Rewrite the material from the line containing "In the picture" through the end as a two-column CSV with the headers entry and response, one row per entry. Put each value in a single quoted field, with any line breaks replaced by spaces.
↓↓↓
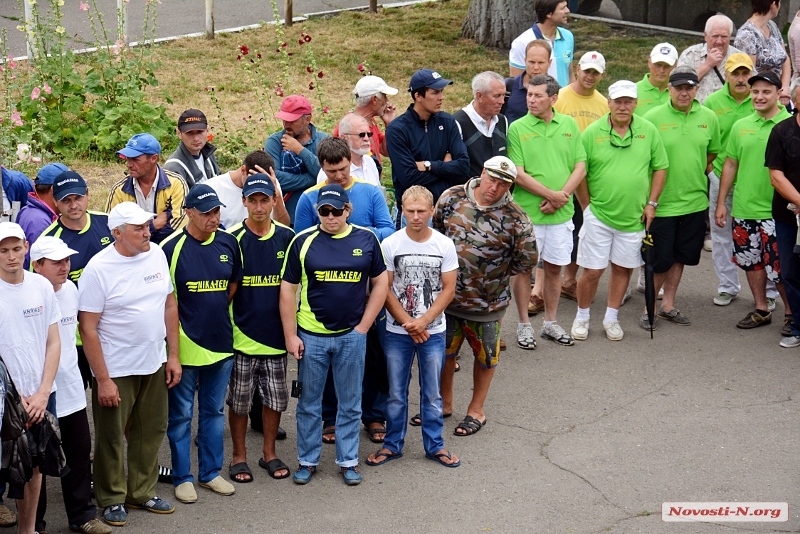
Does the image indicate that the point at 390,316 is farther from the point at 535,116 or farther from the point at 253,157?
the point at 535,116

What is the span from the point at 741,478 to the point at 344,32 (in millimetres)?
11650

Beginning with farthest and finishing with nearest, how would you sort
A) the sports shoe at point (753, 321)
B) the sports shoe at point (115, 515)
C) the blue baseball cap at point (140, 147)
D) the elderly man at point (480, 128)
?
the sports shoe at point (753, 321) < the elderly man at point (480, 128) < the blue baseball cap at point (140, 147) < the sports shoe at point (115, 515)

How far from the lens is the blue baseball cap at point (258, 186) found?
614 centimetres

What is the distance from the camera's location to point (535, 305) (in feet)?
29.9

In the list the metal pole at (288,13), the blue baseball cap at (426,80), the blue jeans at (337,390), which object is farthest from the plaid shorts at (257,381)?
the metal pole at (288,13)

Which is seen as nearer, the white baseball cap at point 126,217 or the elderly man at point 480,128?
the white baseball cap at point 126,217

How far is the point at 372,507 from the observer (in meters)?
6.08

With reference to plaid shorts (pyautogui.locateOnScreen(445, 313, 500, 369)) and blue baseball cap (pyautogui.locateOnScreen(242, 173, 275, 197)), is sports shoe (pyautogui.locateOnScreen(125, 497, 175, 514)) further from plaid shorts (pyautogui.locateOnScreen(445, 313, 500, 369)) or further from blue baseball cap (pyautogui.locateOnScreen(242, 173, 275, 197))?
plaid shorts (pyautogui.locateOnScreen(445, 313, 500, 369))

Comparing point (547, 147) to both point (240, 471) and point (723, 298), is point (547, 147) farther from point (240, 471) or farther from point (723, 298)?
point (240, 471)

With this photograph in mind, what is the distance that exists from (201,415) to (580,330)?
3.62m

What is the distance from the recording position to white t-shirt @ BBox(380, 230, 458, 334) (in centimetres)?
653

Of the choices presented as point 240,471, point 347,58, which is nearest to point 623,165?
point 240,471

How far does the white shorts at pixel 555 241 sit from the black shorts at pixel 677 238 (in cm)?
79

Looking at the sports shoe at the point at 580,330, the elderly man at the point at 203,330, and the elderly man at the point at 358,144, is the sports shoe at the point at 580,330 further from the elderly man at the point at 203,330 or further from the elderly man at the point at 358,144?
the elderly man at the point at 203,330
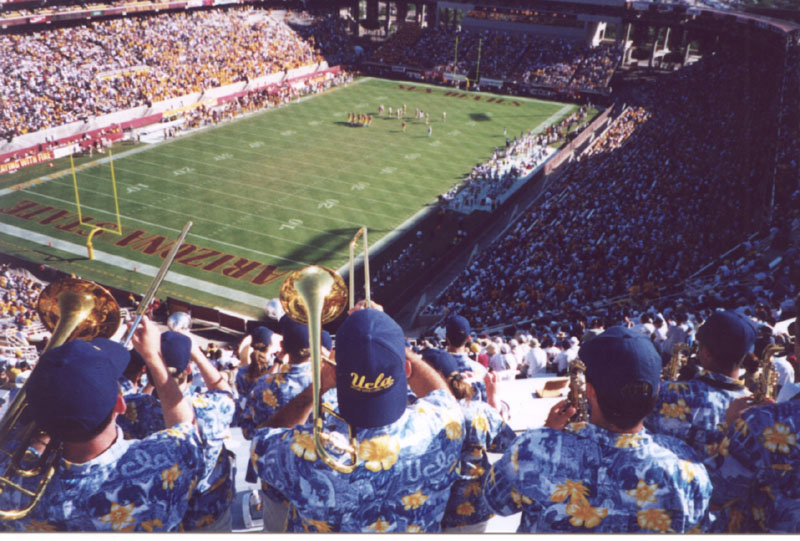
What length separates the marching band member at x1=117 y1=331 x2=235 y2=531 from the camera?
3.08 metres

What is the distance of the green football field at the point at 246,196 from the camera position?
2100 cm

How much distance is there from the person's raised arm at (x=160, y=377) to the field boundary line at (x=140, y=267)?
16.2 meters

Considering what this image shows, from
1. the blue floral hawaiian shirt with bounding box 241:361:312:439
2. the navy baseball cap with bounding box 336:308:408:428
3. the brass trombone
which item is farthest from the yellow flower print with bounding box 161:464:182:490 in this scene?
the blue floral hawaiian shirt with bounding box 241:361:312:439

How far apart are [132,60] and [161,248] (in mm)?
23947

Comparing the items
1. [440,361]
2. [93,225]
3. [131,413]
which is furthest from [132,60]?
[440,361]

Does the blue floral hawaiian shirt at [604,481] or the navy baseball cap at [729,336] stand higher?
the navy baseball cap at [729,336]

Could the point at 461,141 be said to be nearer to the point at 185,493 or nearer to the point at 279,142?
the point at 279,142

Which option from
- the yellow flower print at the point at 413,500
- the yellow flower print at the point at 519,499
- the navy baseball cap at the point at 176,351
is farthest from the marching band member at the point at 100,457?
the yellow flower print at the point at 519,499

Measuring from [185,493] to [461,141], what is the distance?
33215mm

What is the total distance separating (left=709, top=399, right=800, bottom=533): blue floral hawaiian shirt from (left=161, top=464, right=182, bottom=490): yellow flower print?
2558 millimetres

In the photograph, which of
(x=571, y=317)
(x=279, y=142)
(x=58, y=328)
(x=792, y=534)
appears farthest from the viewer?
(x=279, y=142)

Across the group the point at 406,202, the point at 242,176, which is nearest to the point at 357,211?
the point at 406,202

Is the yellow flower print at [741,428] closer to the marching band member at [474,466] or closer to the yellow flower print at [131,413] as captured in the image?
the marching band member at [474,466]

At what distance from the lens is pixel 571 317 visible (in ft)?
45.9
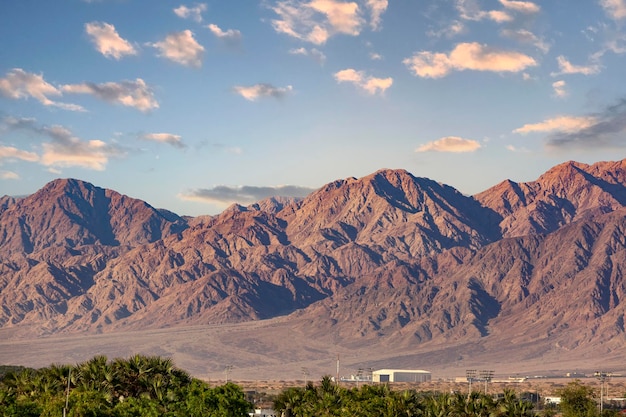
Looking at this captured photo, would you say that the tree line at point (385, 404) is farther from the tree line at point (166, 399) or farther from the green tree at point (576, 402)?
the green tree at point (576, 402)

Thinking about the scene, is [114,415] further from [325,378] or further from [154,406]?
[325,378]

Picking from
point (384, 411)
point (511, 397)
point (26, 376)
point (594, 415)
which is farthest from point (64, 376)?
point (594, 415)

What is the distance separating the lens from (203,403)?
89875 millimetres

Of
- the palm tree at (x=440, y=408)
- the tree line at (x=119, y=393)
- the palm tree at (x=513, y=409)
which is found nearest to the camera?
the tree line at (x=119, y=393)

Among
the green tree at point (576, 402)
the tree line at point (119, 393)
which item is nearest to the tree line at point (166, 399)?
the tree line at point (119, 393)

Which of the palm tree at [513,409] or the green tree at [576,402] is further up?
the palm tree at [513,409]

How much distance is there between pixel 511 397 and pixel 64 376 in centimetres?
4305

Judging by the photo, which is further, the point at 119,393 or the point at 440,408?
the point at 119,393

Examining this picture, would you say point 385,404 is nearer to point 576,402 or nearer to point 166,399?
point 166,399

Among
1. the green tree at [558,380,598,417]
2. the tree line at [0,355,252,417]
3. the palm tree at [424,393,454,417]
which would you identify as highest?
the tree line at [0,355,252,417]

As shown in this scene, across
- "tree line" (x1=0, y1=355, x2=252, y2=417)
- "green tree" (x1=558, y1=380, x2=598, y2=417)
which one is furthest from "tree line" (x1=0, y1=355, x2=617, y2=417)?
"green tree" (x1=558, y1=380, x2=598, y2=417)

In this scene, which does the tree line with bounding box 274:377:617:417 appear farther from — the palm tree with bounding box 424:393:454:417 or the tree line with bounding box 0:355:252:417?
the tree line with bounding box 0:355:252:417

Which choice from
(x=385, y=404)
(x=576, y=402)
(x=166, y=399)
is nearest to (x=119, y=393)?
(x=166, y=399)

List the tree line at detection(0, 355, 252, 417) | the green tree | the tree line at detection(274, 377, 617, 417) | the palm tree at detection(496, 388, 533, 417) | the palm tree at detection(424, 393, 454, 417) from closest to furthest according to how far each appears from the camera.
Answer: the tree line at detection(0, 355, 252, 417) < the palm tree at detection(496, 388, 533, 417) < the palm tree at detection(424, 393, 454, 417) < the tree line at detection(274, 377, 617, 417) < the green tree
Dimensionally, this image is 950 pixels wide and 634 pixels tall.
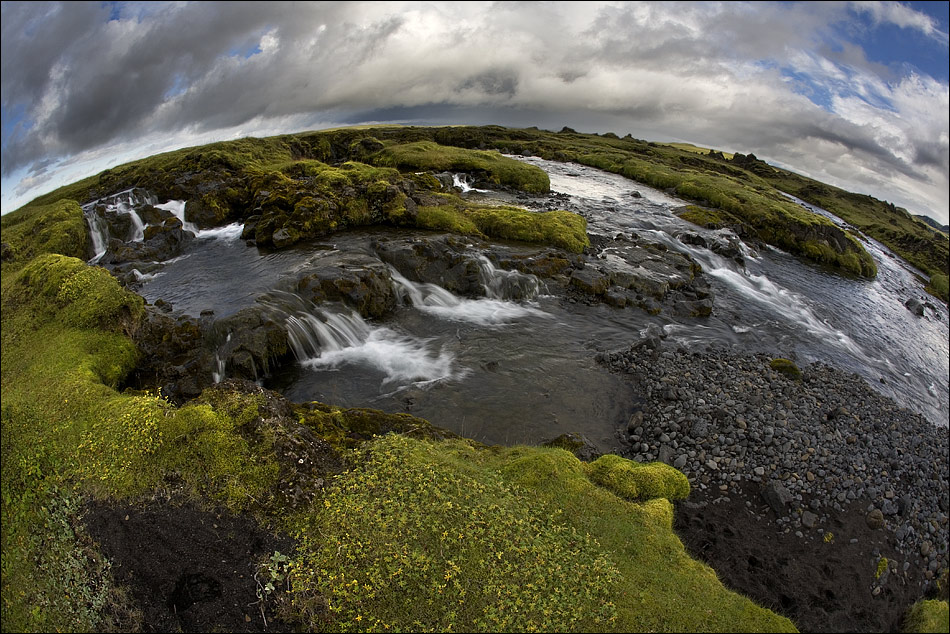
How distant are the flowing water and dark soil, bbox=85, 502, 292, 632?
8357 mm

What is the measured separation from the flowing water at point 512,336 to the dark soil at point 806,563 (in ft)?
14.4

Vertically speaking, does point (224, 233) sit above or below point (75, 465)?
above

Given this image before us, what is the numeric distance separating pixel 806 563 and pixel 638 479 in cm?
432

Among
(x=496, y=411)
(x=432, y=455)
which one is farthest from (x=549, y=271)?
(x=432, y=455)

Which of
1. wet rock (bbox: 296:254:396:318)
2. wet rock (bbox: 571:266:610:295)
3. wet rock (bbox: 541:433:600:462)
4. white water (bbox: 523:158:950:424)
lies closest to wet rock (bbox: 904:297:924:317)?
white water (bbox: 523:158:950:424)

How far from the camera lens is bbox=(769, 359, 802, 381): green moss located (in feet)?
67.2

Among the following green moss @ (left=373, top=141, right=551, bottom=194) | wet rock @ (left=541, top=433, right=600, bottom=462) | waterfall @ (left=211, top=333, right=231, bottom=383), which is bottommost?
wet rock @ (left=541, top=433, right=600, bottom=462)

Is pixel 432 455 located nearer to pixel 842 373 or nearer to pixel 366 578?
pixel 366 578

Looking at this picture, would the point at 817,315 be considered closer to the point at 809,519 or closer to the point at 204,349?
the point at 809,519

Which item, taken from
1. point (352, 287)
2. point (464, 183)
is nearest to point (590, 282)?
point (352, 287)

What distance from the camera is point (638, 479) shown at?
Answer: 12.4 meters

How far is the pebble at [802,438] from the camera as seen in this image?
533 inches

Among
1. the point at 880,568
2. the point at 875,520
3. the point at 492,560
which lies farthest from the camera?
the point at 875,520

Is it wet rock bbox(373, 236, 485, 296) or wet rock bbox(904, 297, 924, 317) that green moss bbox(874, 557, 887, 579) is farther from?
wet rock bbox(904, 297, 924, 317)
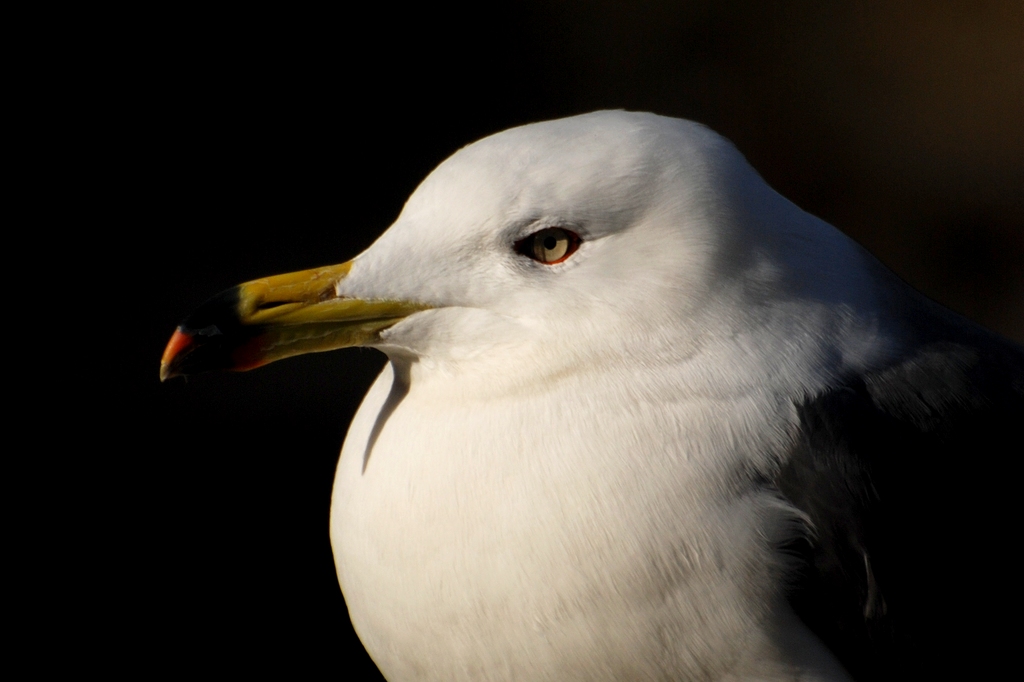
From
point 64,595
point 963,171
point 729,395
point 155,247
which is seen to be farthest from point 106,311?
point 963,171

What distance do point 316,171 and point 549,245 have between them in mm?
2054

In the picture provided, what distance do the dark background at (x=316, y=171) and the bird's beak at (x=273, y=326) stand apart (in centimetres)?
155

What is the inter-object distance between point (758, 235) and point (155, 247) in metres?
2.15

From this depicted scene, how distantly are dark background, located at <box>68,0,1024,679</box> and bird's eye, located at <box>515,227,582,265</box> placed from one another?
171cm

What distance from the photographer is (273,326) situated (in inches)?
42.8

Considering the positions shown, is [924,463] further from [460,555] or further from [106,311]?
[106,311]

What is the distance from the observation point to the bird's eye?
1.03 meters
↑↑↑
COMPLETED TASK
entry,response
"In the picture provided, what distance do the dark background at (x=316, y=171) and the bird's beak at (x=273, y=326) stand apart (in centimetres)?","155"
"What is the inter-object distance between point (758, 235) and point (155, 247) in metres?","2.15"
"From this depicted scene, how distantly are dark background, located at <box>68,0,1024,679</box> and bird's eye, located at <box>515,227,582,265</box> placed from one another?","171cm"
"What distance from the photographer is (273,326) situated (in inches)?","42.8"
"Considering the positions shown, is [924,463] further from [460,555] or further from [106,311]?","[106,311]"
"What is the distance from the observation point to the bird's eye?","1.03 meters"